Point: don’t feel you have to commit to hours of snow play to make bundling up worth it or that you even have to own amazing gear to bundle up in. Just get outside with your kids and make memories—for all of you.
3. Drive safely.
The morning of all this first snowfall, my little girl and I were running errands. I was going about 42 mph on a 45 mph curvy, country-ish road frequented by deer when I was obnoxiously passed by a car easily going 70. (FYI: Speed limit means that’s the maximum speed and when conditions are poor, this limit isn’t meant to be necessarily even met much less exceeded.)
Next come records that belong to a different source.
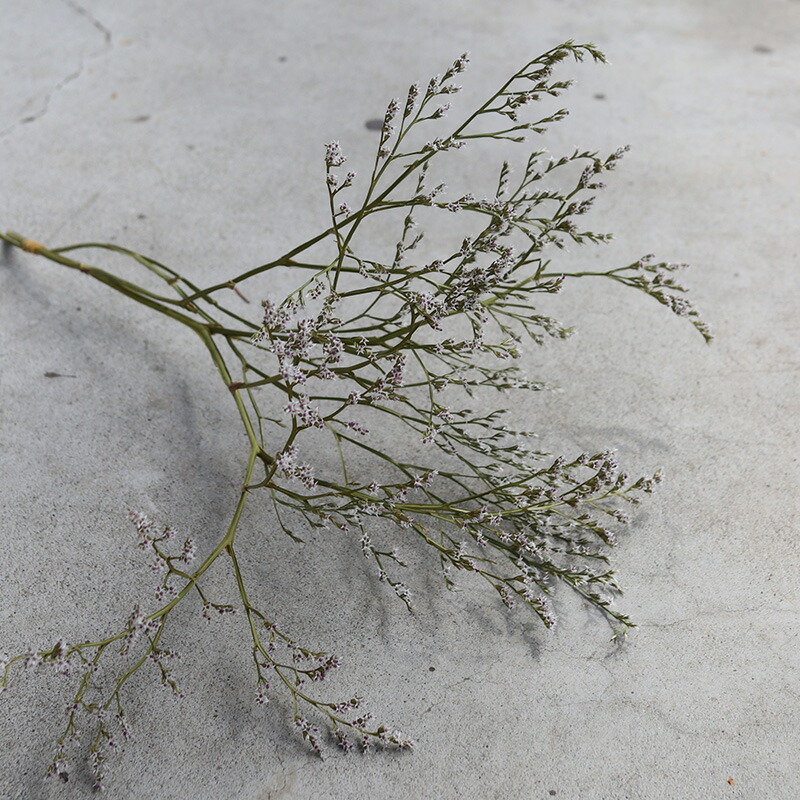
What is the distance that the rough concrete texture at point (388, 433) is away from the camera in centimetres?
109

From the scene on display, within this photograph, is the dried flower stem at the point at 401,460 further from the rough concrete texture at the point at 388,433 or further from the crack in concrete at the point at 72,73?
the crack in concrete at the point at 72,73

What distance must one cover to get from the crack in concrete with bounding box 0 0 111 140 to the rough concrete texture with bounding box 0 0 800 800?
0.04ft

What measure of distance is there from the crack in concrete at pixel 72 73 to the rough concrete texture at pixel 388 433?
0.04ft

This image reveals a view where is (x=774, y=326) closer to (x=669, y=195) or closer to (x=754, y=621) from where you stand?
(x=669, y=195)

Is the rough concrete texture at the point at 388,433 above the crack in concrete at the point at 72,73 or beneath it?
beneath

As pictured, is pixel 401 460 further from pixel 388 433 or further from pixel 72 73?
pixel 72 73

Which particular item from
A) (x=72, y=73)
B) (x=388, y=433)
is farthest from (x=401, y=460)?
(x=72, y=73)

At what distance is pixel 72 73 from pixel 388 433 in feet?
5.39

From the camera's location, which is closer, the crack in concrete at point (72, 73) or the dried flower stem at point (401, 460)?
the dried flower stem at point (401, 460)

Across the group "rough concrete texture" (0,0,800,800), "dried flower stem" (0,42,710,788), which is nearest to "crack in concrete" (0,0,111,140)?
"rough concrete texture" (0,0,800,800)

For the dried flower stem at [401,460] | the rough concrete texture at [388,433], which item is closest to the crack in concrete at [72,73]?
the rough concrete texture at [388,433]

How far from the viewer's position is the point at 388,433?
148cm

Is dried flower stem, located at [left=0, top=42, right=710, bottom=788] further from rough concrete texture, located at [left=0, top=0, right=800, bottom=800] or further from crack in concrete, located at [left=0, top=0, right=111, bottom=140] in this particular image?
crack in concrete, located at [left=0, top=0, right=111, bottom=140]

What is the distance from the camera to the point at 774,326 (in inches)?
66.5
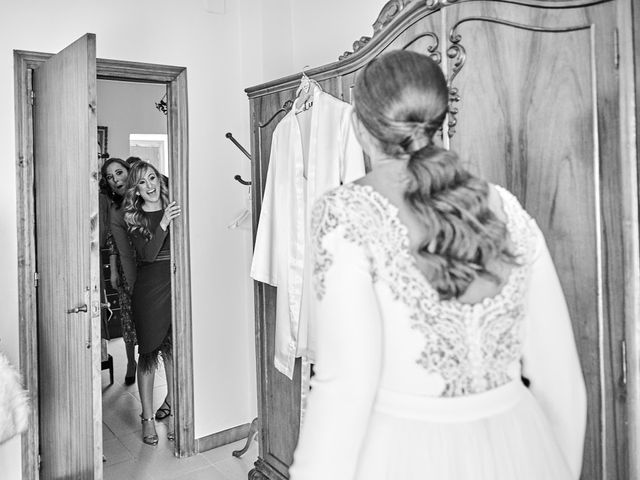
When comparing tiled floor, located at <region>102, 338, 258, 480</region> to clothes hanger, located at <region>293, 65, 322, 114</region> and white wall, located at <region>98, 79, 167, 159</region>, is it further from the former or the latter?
white wall, located at <region>98, 79, 167, 159</region>

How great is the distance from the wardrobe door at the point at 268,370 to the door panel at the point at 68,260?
724 millimetres

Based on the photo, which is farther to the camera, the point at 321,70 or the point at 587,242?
the point at 321,70

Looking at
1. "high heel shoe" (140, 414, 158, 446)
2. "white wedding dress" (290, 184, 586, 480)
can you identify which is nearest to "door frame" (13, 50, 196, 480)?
"high heel shoe" (140, 414, 158, 446)

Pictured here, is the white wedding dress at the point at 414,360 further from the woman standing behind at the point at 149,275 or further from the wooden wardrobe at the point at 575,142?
the woman standing behind at the point at 149,275

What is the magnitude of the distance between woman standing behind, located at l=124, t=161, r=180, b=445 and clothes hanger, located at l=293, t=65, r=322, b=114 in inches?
63.4

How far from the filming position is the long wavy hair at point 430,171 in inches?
44.1

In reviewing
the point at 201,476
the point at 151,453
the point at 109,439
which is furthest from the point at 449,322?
the point at 109,439

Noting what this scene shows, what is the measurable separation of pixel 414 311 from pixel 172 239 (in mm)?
2650

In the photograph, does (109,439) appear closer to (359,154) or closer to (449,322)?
(359,154)

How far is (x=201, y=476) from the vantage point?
333cm

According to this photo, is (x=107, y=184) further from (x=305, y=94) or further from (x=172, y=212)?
(x=305, y=94)

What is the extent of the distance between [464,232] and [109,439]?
3.36m

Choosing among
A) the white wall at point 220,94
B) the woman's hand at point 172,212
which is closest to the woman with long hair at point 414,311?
the white wall at point 220,94

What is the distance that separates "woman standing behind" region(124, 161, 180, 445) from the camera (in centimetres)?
391
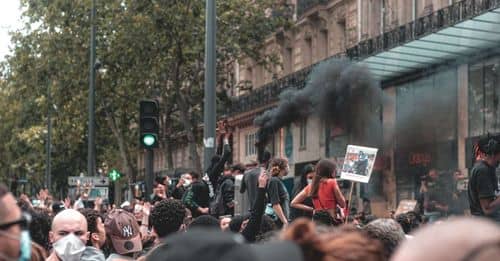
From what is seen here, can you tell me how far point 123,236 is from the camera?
6793 mm

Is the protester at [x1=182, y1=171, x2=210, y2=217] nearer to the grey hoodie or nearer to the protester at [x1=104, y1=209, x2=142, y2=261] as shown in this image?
the protester at [x1=104, y1=209, x2=142, y2=261]

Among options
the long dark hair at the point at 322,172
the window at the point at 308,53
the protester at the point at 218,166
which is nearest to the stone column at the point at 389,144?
the protester at the point at 218,166

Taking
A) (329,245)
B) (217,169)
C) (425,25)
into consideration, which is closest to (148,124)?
(217,169)

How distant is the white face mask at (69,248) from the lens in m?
5.90

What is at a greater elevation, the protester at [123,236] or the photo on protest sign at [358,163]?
the photo on protest sign at [358,163]

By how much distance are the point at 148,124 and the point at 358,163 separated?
3.39 metres

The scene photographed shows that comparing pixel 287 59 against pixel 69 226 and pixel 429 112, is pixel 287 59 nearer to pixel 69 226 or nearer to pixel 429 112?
pixel 429 112

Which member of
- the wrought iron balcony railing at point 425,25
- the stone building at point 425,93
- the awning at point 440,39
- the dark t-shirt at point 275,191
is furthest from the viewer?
the wrought iron balcony railing at point 425,25

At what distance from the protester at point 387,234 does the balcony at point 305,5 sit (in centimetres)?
3216

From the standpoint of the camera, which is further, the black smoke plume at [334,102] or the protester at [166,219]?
Result: the black smoke plume at [334,102]

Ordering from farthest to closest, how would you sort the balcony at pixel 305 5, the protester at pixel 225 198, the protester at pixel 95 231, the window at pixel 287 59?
1. the window at pixel 287 59
2. the balcony at pixel 305 5
3. the protester at pixel 225 198
4. the protester at pixel 95 231

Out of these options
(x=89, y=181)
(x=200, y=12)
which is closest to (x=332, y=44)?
(x=200, y=12)

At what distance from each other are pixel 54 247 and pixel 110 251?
1.14 m

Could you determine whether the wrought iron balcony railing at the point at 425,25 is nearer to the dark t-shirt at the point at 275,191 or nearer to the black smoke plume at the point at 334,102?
the black smoke plume at the point at 334,102
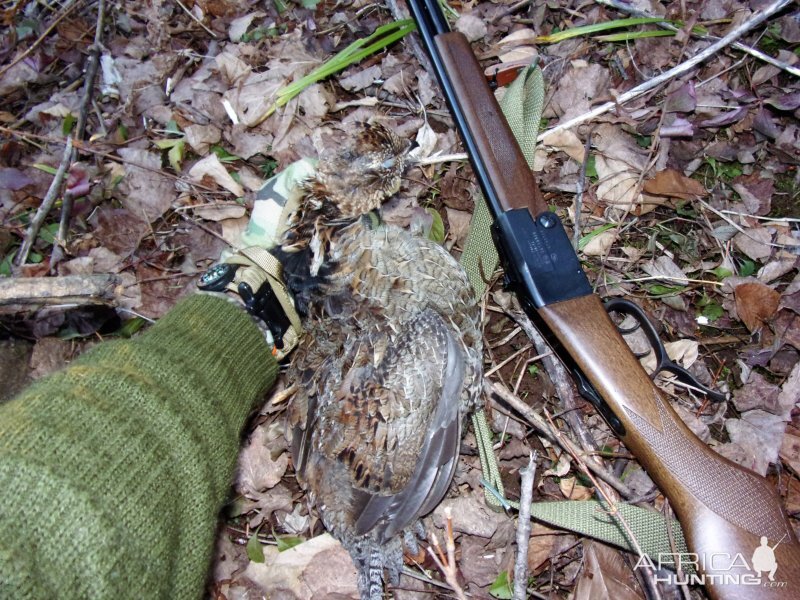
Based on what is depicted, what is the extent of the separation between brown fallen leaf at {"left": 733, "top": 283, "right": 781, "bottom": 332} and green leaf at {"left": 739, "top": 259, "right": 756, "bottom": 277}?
15 cm

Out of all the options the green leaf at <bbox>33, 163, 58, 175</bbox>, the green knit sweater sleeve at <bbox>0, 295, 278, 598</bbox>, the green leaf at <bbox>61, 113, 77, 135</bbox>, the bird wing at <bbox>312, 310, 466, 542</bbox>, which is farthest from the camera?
the green leaf at <bbox>61, 113, 77, 135</bbox>

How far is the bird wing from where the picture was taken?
3621mm

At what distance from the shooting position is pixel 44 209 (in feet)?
16.6

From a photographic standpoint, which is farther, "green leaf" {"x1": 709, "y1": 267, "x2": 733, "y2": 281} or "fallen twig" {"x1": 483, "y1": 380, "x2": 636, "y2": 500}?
"green leaf" {"x1": 709, "y1": 267, "x2": 733, "y2": 281}

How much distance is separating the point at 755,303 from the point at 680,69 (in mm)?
1816

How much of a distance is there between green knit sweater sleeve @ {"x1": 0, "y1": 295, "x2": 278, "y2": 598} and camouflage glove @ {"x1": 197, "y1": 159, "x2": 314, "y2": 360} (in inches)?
28.4

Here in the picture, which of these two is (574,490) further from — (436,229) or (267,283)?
(267,283)

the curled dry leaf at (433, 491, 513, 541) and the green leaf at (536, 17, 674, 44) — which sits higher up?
the green leaf at (536, 17, 674, 44)

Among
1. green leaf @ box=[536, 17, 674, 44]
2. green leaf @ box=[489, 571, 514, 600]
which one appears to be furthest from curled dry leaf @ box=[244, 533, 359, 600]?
green leaf @ box=[536, 17, 674, 44]

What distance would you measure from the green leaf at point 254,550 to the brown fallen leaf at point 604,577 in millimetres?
2090

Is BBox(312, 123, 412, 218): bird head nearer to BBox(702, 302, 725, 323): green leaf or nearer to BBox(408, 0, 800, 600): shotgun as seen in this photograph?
BBox(408, 0, 800, 600): shotgun

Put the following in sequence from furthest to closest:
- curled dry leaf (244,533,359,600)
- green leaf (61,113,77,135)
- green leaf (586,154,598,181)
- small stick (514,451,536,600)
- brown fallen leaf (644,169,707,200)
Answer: green leaf (61,113,77,135), green leaf (586,154,598,181), brown fallen leaf (644,169,707,200), curled dry leaf (244,533,359,600), small stick (514,451,536,600)

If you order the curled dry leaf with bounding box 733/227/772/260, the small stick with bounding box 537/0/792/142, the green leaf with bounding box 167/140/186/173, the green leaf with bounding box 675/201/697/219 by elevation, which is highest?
the green leaf with bounding box 167/140/186/173

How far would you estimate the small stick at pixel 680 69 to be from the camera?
424cm
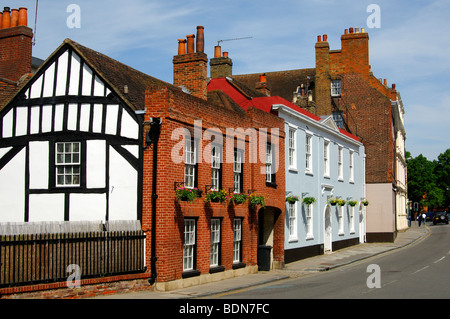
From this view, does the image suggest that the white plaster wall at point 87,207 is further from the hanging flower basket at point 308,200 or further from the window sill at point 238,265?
the hanging flower basket at point 308,200

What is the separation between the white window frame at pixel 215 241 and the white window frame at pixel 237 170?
1.93 meters

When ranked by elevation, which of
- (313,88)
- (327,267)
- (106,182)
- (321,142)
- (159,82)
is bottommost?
(327,267)

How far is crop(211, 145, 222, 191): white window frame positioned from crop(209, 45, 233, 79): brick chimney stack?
44.0ft

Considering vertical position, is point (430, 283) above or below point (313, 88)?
below

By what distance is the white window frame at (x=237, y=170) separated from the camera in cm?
2016

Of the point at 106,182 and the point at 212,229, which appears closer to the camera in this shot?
the point at 106,182

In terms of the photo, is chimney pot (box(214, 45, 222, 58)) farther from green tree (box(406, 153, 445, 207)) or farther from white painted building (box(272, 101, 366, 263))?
green tree (box(406, 153, 445, 207))

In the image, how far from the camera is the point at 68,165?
16.5 m

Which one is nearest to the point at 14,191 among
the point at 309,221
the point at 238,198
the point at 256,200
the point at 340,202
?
the point at 238,198

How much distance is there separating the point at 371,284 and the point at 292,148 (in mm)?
9743

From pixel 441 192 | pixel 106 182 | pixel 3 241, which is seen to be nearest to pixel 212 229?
pixel 106 182

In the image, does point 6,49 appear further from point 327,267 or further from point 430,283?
point 430,283

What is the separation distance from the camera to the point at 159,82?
21.7 m
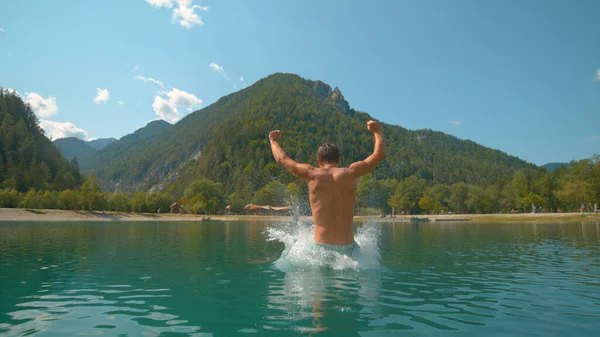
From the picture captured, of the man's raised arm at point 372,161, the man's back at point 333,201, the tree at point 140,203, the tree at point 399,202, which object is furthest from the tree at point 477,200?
the man's raised arm at point 372,161

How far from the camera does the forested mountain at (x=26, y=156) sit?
100m

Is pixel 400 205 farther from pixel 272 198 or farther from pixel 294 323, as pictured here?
pixel 294 323

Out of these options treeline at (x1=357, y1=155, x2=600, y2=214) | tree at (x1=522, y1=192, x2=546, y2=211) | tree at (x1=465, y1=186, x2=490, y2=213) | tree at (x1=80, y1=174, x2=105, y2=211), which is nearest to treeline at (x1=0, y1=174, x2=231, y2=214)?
tree at (x1=80, y1=174, x2=105, y2=211)

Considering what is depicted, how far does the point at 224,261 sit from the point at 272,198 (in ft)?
402

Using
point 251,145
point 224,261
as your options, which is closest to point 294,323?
point 224,261

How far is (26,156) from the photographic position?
113m

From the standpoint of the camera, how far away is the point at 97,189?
92.9 meters

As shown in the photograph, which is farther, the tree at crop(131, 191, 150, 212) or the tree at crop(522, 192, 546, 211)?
the tree at crop(131, 191, 150, 212)

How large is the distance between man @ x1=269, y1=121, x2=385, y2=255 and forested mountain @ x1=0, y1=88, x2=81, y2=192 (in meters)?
112

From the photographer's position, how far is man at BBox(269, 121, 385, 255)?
24.2ft

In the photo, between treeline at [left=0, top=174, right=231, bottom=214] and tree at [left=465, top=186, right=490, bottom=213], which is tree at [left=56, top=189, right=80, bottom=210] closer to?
treeline at [left=0, top=174, right=231, bottom=214]

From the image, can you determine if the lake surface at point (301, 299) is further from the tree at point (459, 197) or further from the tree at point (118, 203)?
the tree at point (459, 197)

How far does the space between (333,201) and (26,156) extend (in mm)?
137476

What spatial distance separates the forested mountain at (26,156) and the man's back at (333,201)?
112036 mm
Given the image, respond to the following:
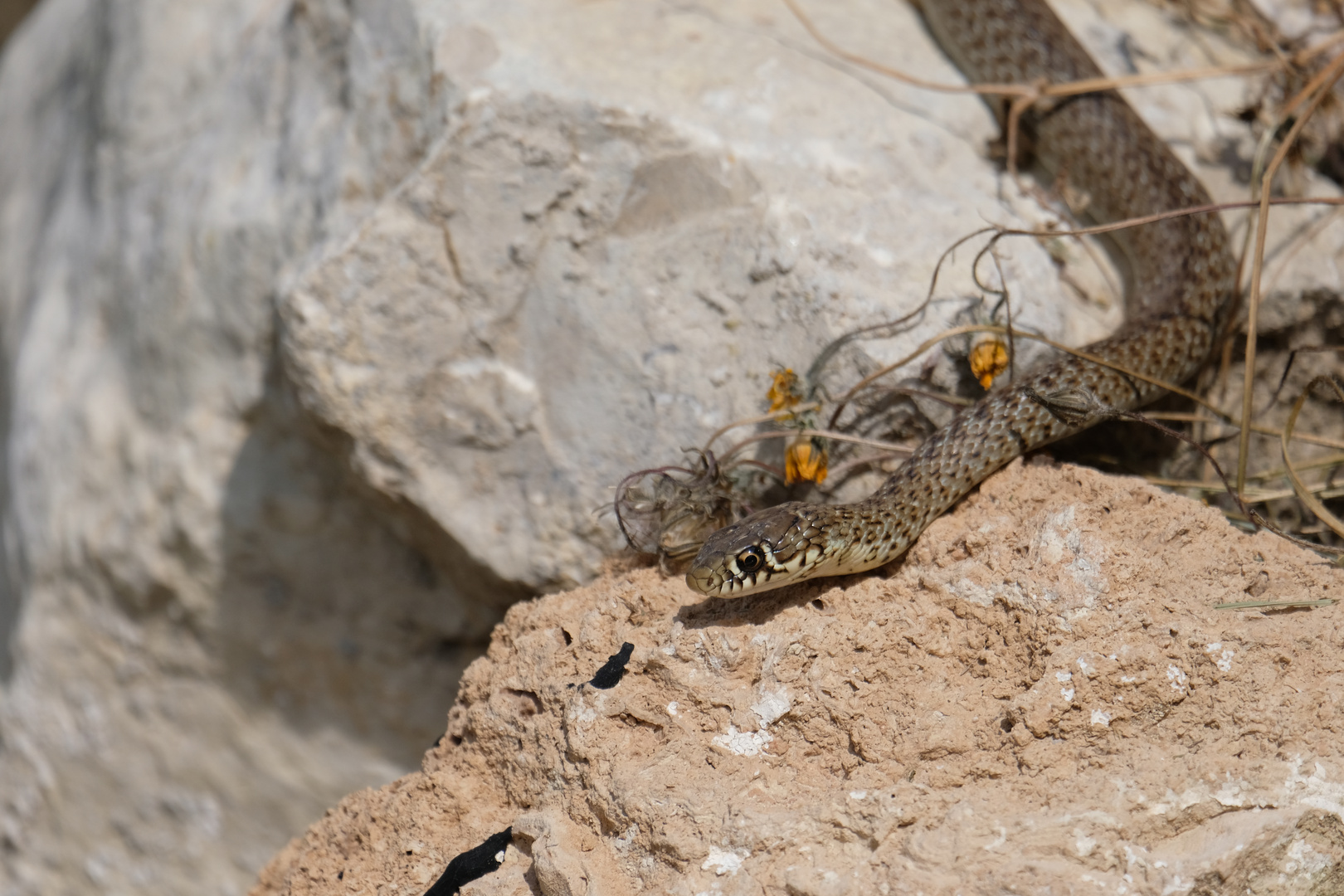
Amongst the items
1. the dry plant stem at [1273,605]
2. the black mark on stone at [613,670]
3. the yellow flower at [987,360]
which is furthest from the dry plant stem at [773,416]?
the dry plant stem at [1273,605]

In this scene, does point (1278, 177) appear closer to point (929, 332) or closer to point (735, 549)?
point (929, 332)

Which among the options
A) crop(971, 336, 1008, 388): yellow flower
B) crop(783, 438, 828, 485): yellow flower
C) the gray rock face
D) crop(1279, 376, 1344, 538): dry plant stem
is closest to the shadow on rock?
the gray rock face

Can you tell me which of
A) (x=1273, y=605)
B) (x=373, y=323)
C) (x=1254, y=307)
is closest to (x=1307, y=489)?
(x=1254, y=307)

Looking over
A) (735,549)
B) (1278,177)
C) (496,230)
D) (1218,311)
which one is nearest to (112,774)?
(496,230)

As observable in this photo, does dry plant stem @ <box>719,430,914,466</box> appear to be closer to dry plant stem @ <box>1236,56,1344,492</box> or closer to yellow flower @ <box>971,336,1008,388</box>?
yellow flower @ <box>971,336,1008,388</box>

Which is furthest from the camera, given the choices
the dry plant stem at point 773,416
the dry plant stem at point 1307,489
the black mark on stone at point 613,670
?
the dry plant stem at point 773,416

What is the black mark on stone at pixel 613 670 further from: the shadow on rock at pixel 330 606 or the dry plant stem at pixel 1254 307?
the dry plant stem at pixel 1254 307
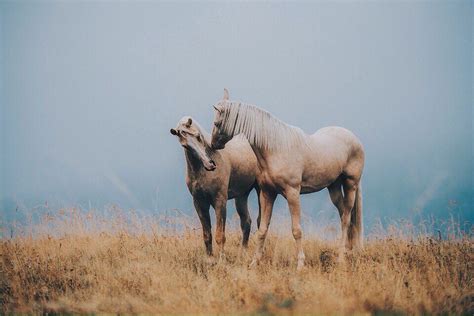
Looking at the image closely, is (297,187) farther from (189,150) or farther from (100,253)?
(100,253)

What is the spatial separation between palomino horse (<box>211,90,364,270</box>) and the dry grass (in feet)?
2.63

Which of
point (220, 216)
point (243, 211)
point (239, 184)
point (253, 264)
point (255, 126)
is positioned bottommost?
point (253, 264)

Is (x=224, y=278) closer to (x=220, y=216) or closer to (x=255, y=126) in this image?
(x=220, y=216)

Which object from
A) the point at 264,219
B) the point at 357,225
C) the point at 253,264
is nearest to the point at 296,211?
the point at 264,219

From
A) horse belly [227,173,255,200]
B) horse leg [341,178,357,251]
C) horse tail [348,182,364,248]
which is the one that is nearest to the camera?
horse belly [227,173,255,200]

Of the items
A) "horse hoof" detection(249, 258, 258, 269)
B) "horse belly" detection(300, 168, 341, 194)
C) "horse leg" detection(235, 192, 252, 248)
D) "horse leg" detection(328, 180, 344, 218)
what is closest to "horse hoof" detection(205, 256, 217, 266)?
"horse hoof" detection(249, 258, 258, 269)

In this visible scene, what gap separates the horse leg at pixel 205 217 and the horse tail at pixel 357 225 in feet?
8.62

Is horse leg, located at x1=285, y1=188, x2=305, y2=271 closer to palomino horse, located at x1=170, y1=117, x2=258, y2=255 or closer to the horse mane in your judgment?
the horse mane

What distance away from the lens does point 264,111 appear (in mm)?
7648

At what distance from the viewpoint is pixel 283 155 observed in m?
7.47

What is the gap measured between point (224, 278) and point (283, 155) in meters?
2.01

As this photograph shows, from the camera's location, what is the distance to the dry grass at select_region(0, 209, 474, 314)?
A: 230 inches

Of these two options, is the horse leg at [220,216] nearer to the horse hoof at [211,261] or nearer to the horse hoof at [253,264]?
the horse hoof at [211,261]

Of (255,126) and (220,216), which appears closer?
(255,126)
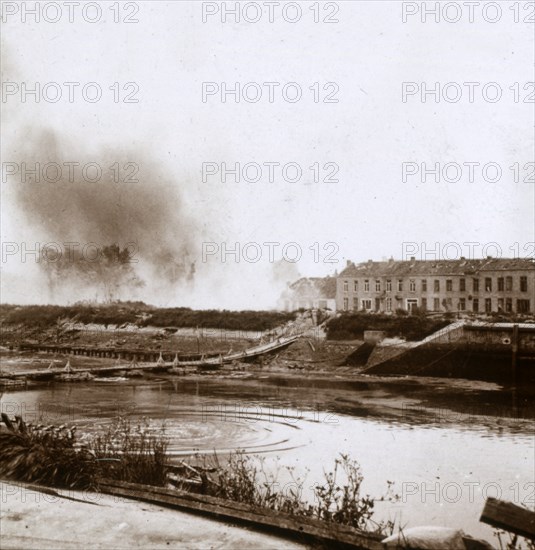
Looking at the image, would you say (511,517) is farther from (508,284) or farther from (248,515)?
(508,284)

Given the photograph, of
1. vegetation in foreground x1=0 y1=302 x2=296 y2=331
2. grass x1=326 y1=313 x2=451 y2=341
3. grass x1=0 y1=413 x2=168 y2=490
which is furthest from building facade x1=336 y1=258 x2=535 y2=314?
grass x1=0 y1=413 x2=168 y2=490

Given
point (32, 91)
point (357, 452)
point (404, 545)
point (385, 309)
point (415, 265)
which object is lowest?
point (357, 452)

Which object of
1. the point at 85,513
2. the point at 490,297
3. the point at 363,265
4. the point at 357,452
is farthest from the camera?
the point at 363,265

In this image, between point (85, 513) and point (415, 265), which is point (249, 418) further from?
point (415, 265)

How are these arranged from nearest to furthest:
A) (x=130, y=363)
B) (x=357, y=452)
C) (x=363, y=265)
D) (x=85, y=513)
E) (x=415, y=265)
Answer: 1. (x=85, y=513)
2. (x=357, y=452)
3. (x=130, y=363)
4. (x=415, y=265)
5. (x=363, y=265)

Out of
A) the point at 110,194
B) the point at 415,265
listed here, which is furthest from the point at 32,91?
the point at 415,265

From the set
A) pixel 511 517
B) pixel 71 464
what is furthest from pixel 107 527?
pixel 511 517

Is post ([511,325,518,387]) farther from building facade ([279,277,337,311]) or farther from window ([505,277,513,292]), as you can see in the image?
building facade ([279,277,337,311])

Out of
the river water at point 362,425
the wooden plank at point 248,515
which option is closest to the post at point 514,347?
the river water at point 362,425

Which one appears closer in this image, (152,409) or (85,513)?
(85,513)

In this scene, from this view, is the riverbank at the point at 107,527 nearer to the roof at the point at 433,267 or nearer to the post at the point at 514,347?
the roof at the point at 433,267
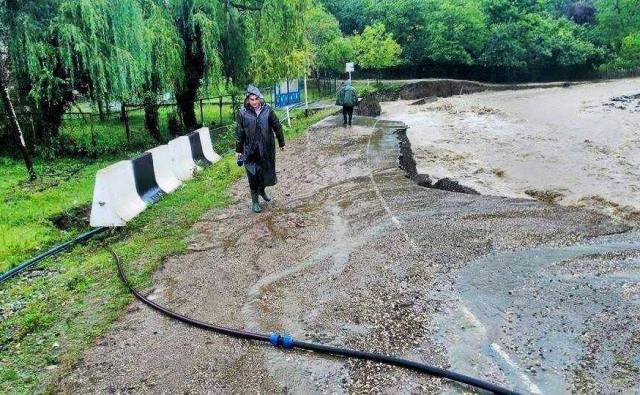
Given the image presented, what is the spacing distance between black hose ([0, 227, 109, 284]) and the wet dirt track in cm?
159

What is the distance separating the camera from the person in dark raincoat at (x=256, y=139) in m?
8.08

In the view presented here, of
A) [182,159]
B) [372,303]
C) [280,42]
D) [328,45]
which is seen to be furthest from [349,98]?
[328,45]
I’ve been a no-more-than-five-miles-per-hour-over-the-speed-limit driver since I was a teenager and honestly can’t relate to this total lack of safety, especially with children in the car. My husband and I have a running joke that people get their “jollies” by speeding, because they eat crappy food and sit around all day and have no physical outlet for their energy, so they get said “jollies” by being irrationally-charged drivers rather than getting off their lazy butts and getting out into the snow to, say, shovel or play with their kids.
Get your jollies in a way that doesn’t risk my life. Thank you.
I was raised in a cross-country skiing family, but I wasn’t sure people even did this anymore. If you read my past elephant blogs, you’ll see me mention my on-going Nordic Track obsession, so imagine my pleasant surprise when I went to the local outdoor outfitters shop for warm socks for my daughter and ran into skiers, literally by the carloads, stocking up on their cross-country needs.
Considering that I’m a mom and I never seem to have enough time with my man, and neither of them ski, so I can’t guarantee that I’ll be spending countless hours heading to even a nearby park, but I can promise that my neighbors will be seeing me out in my yard on a regular basis.
Again, just getting outside for any amount of time is good for you—body, soul and mood.
5. Be courteous.
Okay, so maybe my last tip should have been to make a snowman or a snow angel, but I’m going a different route.
Perhaps you have an elderly neighbor who has trouble wielding a snow blower much less a shovel—or maybe you had a bad day at work and want to get your jollies by speeding home on a treacherous road, regardless of the safety of that silver Jetta carrying a darling miniature lady ahead of you.
Please be a kind human being and help people out when you can.
Whether that means shoveling the sidewalk a little bit further down than just your house, or being just a little bit more cautious when you drive.
There’s no better time for old-fashioned fun than a fresh snow season! So, stay warm; stay safe—and remember that we all have an excited five-year-old inside of us ready to get out and play in the snow!